▸ SET OF TASKS
1. In the passage on the z platform, where do the platform's real strengths lie?
2. How would you put this sentence from the passage on the z platform into Spanish: "Intels will do some things very well and others poorly."
3. Continue the passage on the z platform from its last sentence.

The real strengths of the z platform are in I/O throughput and
virtualization.  Therefor, as a general rule of thumb, if your
workloads are heavily I/O bound or heavy on virtualization, you will
probably benefit from zLinux vs some other flavor of Linux on
commodity hardware.  If you were planning on deploying a large cluster
over mega-bit ethernet, the mainframe will get you better inter-node
throughput and less administrative fuss since you will have very few
hardware failures by comparison, and all but the most modestly priced
units have backup parts that kick in when the primary part needs
service.

As far as NUMBERS to tell you the difference between a z and, say an
alpha or an itanium (itanic, as the redhat folks call it) there are
such things but you are comparing apples and oranges.  Intels will do
some things very well and others poorly.  The mmx extensions makes
them great as desktop machines, but don't do much to improve overall
flops.  Even looking at the MIPS is highly misleading.  After all, AMD
machines with significantly slower clocks get much better performance
on many tasks than do Pentiums.  By the same token, no AMD system can
compete with a comparable P4 in the high-end multi-media niche,
specifically PC gaming.

▸ DATA SEGMENT
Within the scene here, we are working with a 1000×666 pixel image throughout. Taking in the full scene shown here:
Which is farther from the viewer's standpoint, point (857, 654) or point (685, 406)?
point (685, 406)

▸ PER-TASK ANSWERS
1. In I/O throughput and virtualization.

2. Los Intel hacen algunas cosas muy bien y otras mal.

3.
Mainframes do several things no other computer does.  Mainframe memory
banks use hamming for CRCs to ensure that the entire memory bank is
consistent from state to state.  They can backup several instructions
and account for small errors in processing, caused by anything from
dust distorting a signal level to a sunspot or cosmic radiation.  Not
even a cray can do this.

Modern mainframes are internally cooled, meaning that a mainframe
comes with its own environmental controls, which no commodity platform
can boast.  To build a Linux cluster with comparable abilities will
also require a substantial investment in floorspace, cables, switching
power, and data center technicians to handle the volume of
maintainence issues.  This setup works fine for many people, most
notably google, but I can't help bt think that for a one-time
investment google could reduce their operating costs dramatically (I
don't necessarily encourage that, since they would inevitably downsize
a large portion  of their IT staff and I'd hate to see thousands more
losing their job in this tough economy.)

Perhaps there are others on the list who disagree, and will point to
hard numbers.  Nevertheless, my experience and training both tell me
that comparing two computers by the numbers is relatively fruitless.
Instead, you will make a much more informed decision by focusing on
the features.

Erik Johnson

On Tue, May 5, 2009 at 10:19 AM, Daniel Vila <[email protected]> wrote:
> Hello people , I wanna know if any of you was looking about howto compare
> a Zlinux under VM with another platform Linux server in order to know
> the convenience to implement or not a server. Any benchmark , or TPMC
> comparison will be useful.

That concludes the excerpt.